**The task**
Answer these questions using the article on espresso machine costs.
1. According to the article, after the espresso machine, which single item costs real money?
2. What range does the article give for shipping, installation, and hookup with a water softener?
3. What two components decide the choice of machine?

**Passage to read**
########################################
At The Coffee Brewers, we frequently hear from people that are starting a coffee shop and want to buy an espresso machine. For those that are not familiar with the basics of making espresso-based drinks, some are surprised by the list of basic accessories that you’ll need if you are really going to do this.
This list looks long. The good news is that after the espresso machine, only ONE item costs some real money: the espresso grinder. The other (numerous) items are inexpensive. They are the “odds and ends” needed for the basic operation of your espresso machine, and for keeping it clean and well-maintained so that you’ll produce good espresso, and you’ll avoid costly repairs.
Quite reasonably, we frequently get calls from people that are opening a new business, and want to know "the price" of an espresso machine. This makes sense: if you go to Williams Sonoma and buy an espresso machine for home use, it has "a price."
On the commercial side, like buying a new car, in addition to "the price," there will be other costs and expenses that you'll need to incur to get your machine freighted and installed. While these are not part of "the price," they are additional costs that have to be part of your budget.
The added costs have to do with freight, installation, a required water softening unit, and other odds and ends. These things all depend on where the machine is being installed (both geography, and specifics of the space itself), what kind of machine it is, and a handful of other things.
If you contact us or any other dealer, while we can quote you "a price" on the machine itself, all of these other costs depend on lots of other details that we can't know until we get further into the process. Just know that when someone quotes you "a price," it likely doesn't include some other substantial costs. So calling different dealers on the phone to "compare prices" can be very misleading: you might be comparing apples to oranges, and you have to understand what costs are included in each "price."
Roughly speaking, in addition to the cost of the espresso machine, your other costs (getting it shipped, installed, and connected with a water softener) will be in the $500-1000 range. Finally, if you're buying a commercial espresso machine, you WILL need an espresso grinder ($350-1000), and you'll need some odds and ends to make a useable barista station and to maintain your machine and keep your workspace clean ($100-200). We will explain ALL of these pieces.
The Espresso Machine Itself: Freight, a Water Softener, and Installation
First, there’s the espresso machine. Choosing the machine depends almost entirely on how many drinks you think you’ll need to produce. This has two components to it: 1) the total number per day, and 2) the rate at which you need to make them during your rush.
########################################
**Information shown**
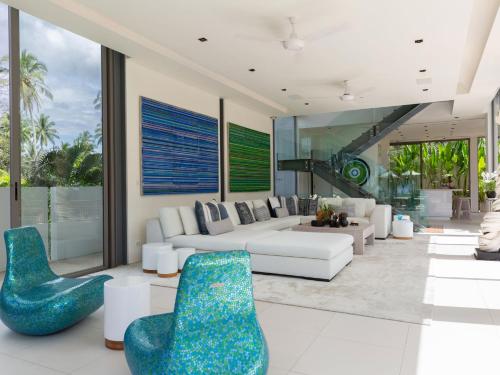 a living room with a white couch and blue chairs at Sava Ocean View Villas in Natai Beach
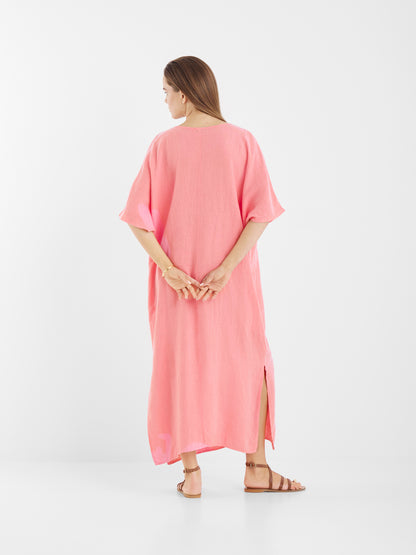 Eine Frau mit langen braunen Haaren steht mit dem Rücken zur Wand und trägt das nachhaltig produzierte Kleid Kaftan Leinen Pink mit kurzen Ärmeln und Seitenschlitzen. Sie trägt flache braune Sandalen, die Hände hinter dem Rücken, vor einem weißen Hintergrund.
########################################
**Solved problem**
1. The espresso grinder.
2. $500-1000.
3. The total number of drinks per day, and the rate at which they must be made during the rush.